### Given instruction
Pull out each line of the entries below that contains the word "feet", and copy those lines unchanged.

── Records supplied ──

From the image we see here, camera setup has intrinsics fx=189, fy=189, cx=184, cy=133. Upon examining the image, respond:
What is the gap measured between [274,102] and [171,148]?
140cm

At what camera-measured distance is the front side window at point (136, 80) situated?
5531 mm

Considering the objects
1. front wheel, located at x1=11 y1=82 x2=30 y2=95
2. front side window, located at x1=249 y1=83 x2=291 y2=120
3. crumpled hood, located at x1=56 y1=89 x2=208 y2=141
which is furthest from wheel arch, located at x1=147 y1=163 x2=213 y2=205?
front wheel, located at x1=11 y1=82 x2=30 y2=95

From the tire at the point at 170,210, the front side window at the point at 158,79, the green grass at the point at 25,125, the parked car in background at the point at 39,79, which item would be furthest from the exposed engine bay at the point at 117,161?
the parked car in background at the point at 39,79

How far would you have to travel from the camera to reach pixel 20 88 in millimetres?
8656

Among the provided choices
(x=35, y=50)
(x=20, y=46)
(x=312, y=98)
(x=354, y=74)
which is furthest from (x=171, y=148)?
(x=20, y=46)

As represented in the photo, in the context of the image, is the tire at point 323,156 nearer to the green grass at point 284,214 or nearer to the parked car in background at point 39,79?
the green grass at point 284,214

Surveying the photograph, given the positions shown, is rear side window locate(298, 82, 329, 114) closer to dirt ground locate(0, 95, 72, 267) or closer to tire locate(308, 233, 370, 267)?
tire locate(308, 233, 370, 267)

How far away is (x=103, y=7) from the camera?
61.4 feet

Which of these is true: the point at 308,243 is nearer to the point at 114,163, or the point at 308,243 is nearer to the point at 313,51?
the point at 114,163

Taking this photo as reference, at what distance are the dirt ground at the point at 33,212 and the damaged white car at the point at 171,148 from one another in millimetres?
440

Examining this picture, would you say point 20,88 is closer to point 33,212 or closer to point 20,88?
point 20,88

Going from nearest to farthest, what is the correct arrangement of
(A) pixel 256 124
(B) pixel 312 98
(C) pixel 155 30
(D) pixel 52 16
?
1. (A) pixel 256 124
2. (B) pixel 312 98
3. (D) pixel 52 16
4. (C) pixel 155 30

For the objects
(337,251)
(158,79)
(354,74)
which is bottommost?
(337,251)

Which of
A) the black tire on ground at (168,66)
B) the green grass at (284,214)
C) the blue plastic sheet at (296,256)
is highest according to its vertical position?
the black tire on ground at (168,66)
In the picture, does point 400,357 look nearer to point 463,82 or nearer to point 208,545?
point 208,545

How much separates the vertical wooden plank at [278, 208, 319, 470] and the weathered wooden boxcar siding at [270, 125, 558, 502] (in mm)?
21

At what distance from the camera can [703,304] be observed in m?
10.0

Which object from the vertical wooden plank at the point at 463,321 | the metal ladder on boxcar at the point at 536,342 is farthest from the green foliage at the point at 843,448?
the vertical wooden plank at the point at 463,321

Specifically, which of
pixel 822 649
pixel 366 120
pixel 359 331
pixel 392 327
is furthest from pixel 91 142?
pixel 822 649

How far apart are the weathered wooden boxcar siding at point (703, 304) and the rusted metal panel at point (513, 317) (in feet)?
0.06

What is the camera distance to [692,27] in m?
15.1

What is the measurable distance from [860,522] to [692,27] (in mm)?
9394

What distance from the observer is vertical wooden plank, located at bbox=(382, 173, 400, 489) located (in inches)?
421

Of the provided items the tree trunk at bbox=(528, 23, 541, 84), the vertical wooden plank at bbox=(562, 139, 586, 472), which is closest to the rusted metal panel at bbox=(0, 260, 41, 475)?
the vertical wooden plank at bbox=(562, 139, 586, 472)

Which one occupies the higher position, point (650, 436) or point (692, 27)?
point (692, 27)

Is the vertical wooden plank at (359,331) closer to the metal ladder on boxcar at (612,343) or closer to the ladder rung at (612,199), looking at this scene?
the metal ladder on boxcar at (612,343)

───

### The completed task
61.4 feet
How far apart are the weathered wooden boxcar siding at point (703, 304) and the rusted metal panel at point (513, 317) (in feet)?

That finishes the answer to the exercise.